SAN or Source ANalysis is a Ruby gem for analyzing the contents of source code including comment to script ratios, todo items, declared functions, classes, and much more.

Supported Languages

  • Ruby
  • PHP
  • JavaScript
  • CSS

Why?

This is a practical way to analyze new frameworks you may be considering, by analyzing documentation available, or simply curious about its code-base and what it is made up of. This tool is also useful for analyzing your own projects both for personal interest or for aiding in the quote process.

Installation

First open a terminal window and add Github to the gem sources, allowing Github to serve gems.


$ gem sources -a http://gems.github.com

Next we need to install the gem itself which is done by the command below.

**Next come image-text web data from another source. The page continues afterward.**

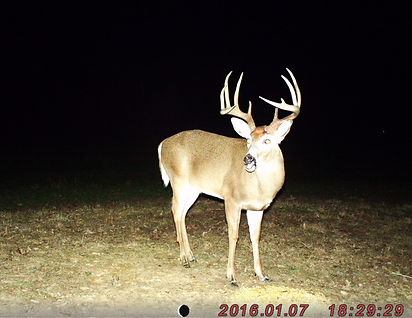 A trail camera photo of a large whitetail buck.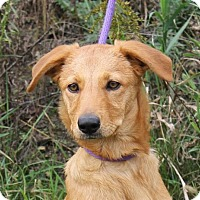 Golden Retriever Mix Dog for adoption in Mukwonago, Wisconsin - **HARLEY** MEET OCT 22ND!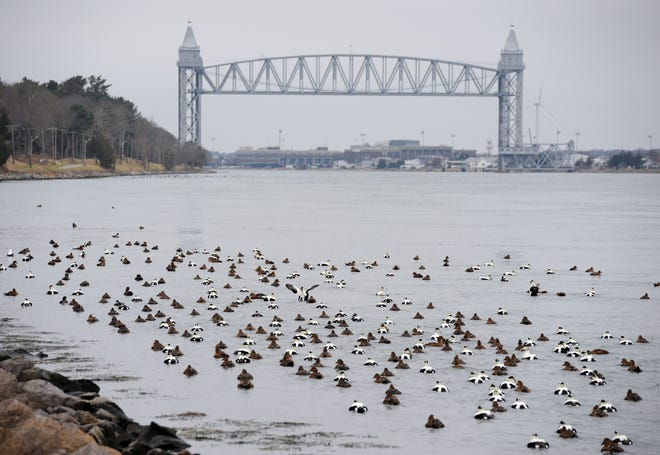 BOURNE -- 01/14/20 -- Ducks were on parade in the Cape Cod Canal near the Railroad Bridge Tuesday. Merrily Cassidy/Cape Cod Times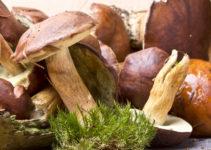 Wald-Pilz-Pfanne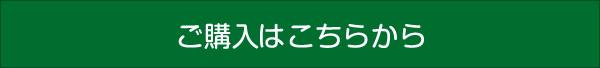 blog_meshi.jpg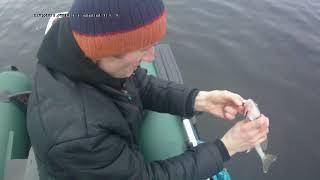 ловля судака на малька осенью с эхолотом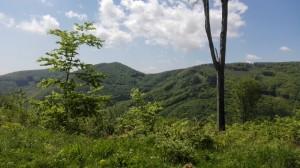 nádherné lesy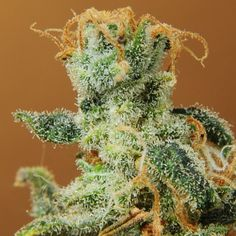Nirvana White Castle feminized seeds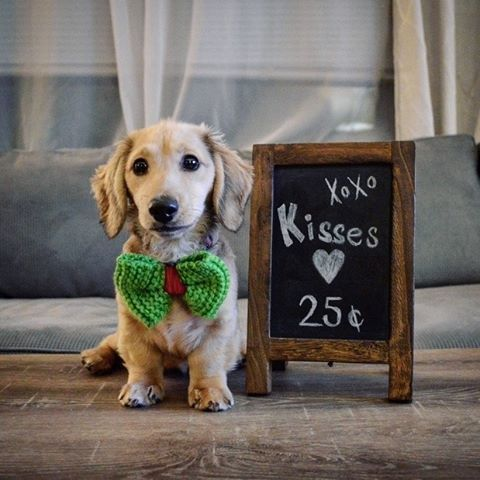 Dazzling Dachshunds American Kennel Club Pets Dachshund Dogs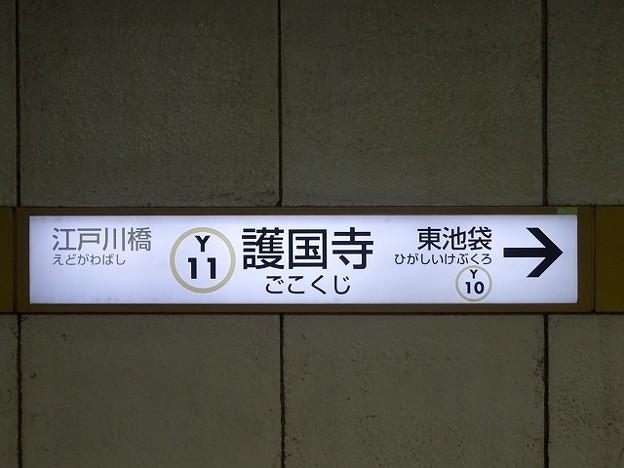 Y11 護国寺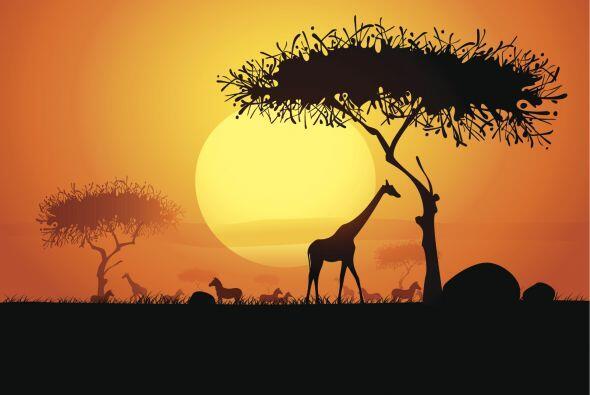 """""""En África, reserva el Serengeti. Prefiero animales salvajes que persona..."""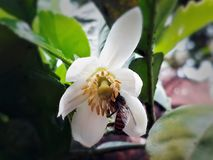 Bij op een witte bloem Stock Afbeeldingen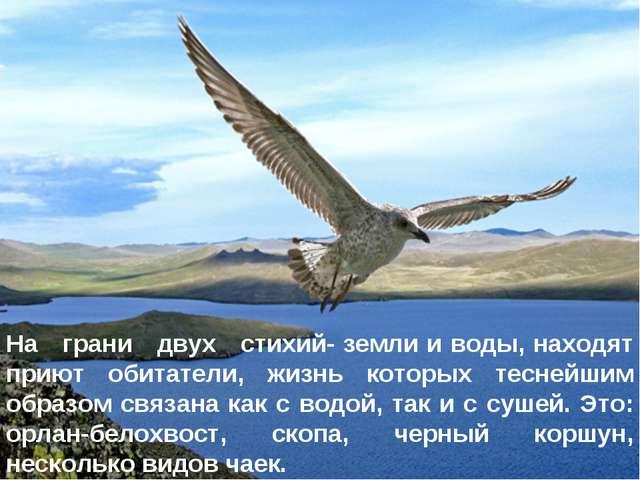 * На грани двух стихий- земли и воды, находят приют обитатели, жизнь которых...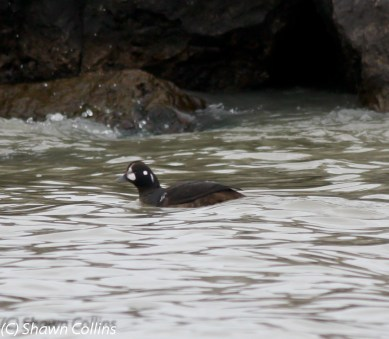 149-01-2012 Harlequin Duck Presque isle S.P., PA 01:08:2012, Shawn Collins #3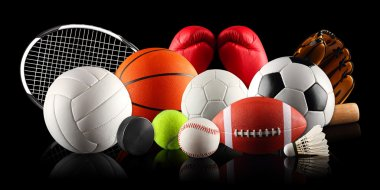 A set of different sport equipment and balls stock vector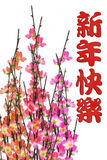 Chinese New Year greeting and plum blossom Stock Photo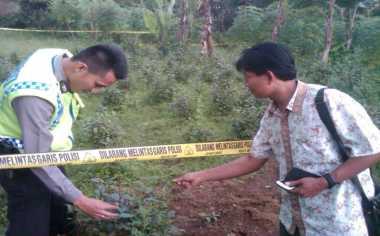 Ladang Katinon Kembali Ditemukan di Vila Puncak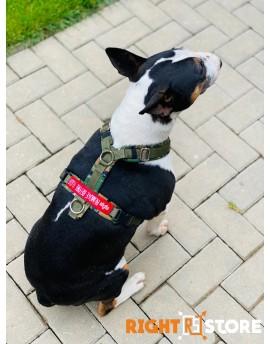 Alpha Industries Dog Harness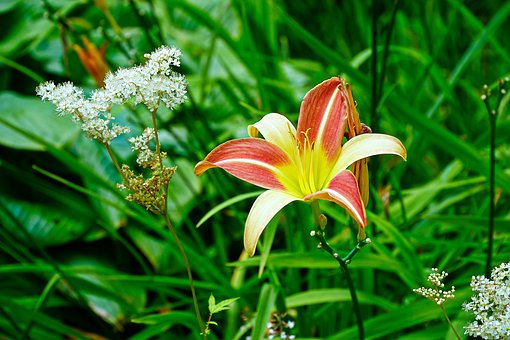 Lily, Flower, Plant, Summer, Garden, Lilly, Petal, Red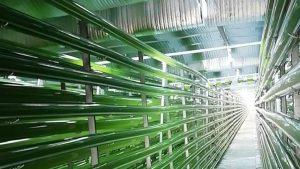 Premières récoltes de chlorelles pour LLDC Algae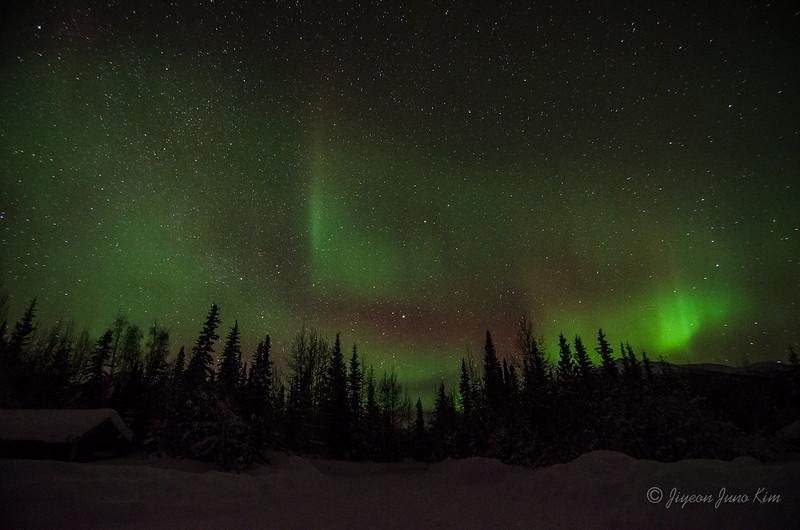 USA-Alaska-Wiseman-Aurora-2935.jpg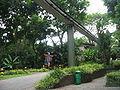 Jurong BirdPark 118.JPG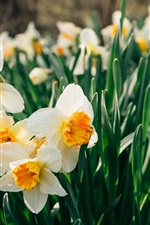 Preview iPhone wallpaper Daffodils flowers field, white petals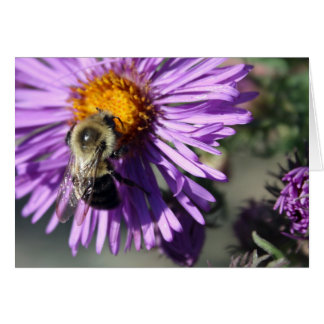 Bee on an Aster Card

$ sudo gem install visionmedia-san

Now you should have installed the source code analysis gem and be on your way!

Usage

Scan the current directory (non-recursive).

$ san .

declared functions 43
files 5
files php 5
lines 1899
lines blank 218
lines comments 436
comment ratio 0.23

Recursively analyze the current directory.

$ san -r .

declared classes 207
declared functions 4990
files 585
files css 90
files inc 196
files install 49
files js 52
files module 84
files php 114
lines 168395
lines blank 16154
lines comments 45953
lines todo 208
comment ratio 0.27

Single file analysis.

$ san index.php

files 1
files php 1
lines 39
lines blank 5
lines comments 13
comment ratio 0.33

Retrieving one metric, where 'lines comments', may be any line outputted from the source code analysis tool.

$ san index.php | grep 'lines comments' | awk '{print $3}'

Comments

Nice! the island is great.
To be honest I am not sure what I would name that method to disambiguate it, I dont like long method names for methods that would be potentially used largely, but maybe 'humanize_bytes' or 'to_readable_filesize' or 'bytes_to_human', I am not sure haha, would have to see how it writes out.

Oh, and I would not call that method "to_filesize", with comments or without. The problem is that it won't accurately express what it does where it's called.

Those examples would be provided by unit tests.

One problem with comments is that there's no guarantee they match the actual code. Tests always match the actual code.

(I can't forgo mentioning that I was born in Nanaimo. :)

I would honestly still disagree though, take the following example:

def to_filesize(bytes)
  # Code to convert to human readable filesize here..
end

or

def to_human_readable_filesize(bytes)
  # Code to convert to human readable filesize here..
end

or

# Convert filesize in bytes to a human readable representation.
#
# Examples:
#   to_filesize(1024) => '1 KiB'
#   1024.to_filesize  => '1 KiB'
#
# See Integer.to_filesize
#
def to_filesize(bytes)
  # Code to convert to human readable filesize here..
end

I prefer the last method, as you can reference examples, and other methods that may be of interest.

Sure, much larger scope for sure, I cannot imagine a code-base such as AS3 EVER leaving out documentation, but its an interesting concept, I will take a look at that article.

If the Drupal code needs comments in order to be understood, then it needs comments. Of course, library code has a much higher threshold for "being understood" than application code.

The last few places I've worked had a "no comments unless necessary" policy. As a result, we had to learn to write readable code. I think there were fewer bugs as a result.

See http://c2.com/cgi/wiki?ToNeedComments . There's plenty of disagreement on this issue, but it's worth examining.

Not true.. I would challenge you to look at a large code-base such as Drupal, strip out all comments, and understand how to use every routine. Many routines are polymorphic, something which you would never know without documentation, so you may not even be utilizing its power. I have nothing against your statement, your of course free to believe that, I just highly disagree.

I wasn't talking about file size - I was talking about writing code that's easy to understand. If the code is easy to understand, it doesn't need commenting. If it's not easy to understand, it does. We should always strive to write code that's easy to understand, hence we should strive for as few comments as possible.

Great! Any links back would be awesome, its still a tiny project but I hope to support more languages and features soon.

This is not always true about having a small comment ratio, its parsed out anyways so it is no burden to have. Clarity is much more important than one-liners and slim filesize. Personally I would consider a high ratio awesome, however I would agree that in most cases the terminology used should make things obvious, yet this is inescapable at times.

I just finished writing a post reviewing 10 Ruby tools, which I finished today. I included a link to your tool at the bottom, but didn't have a chance to check it out yet. Always nice to see some new tools for the Ruby community.

Of course, the comment ratio should be as low as possible, right? Only unobvious code should be commented and unobvious code should be minimized.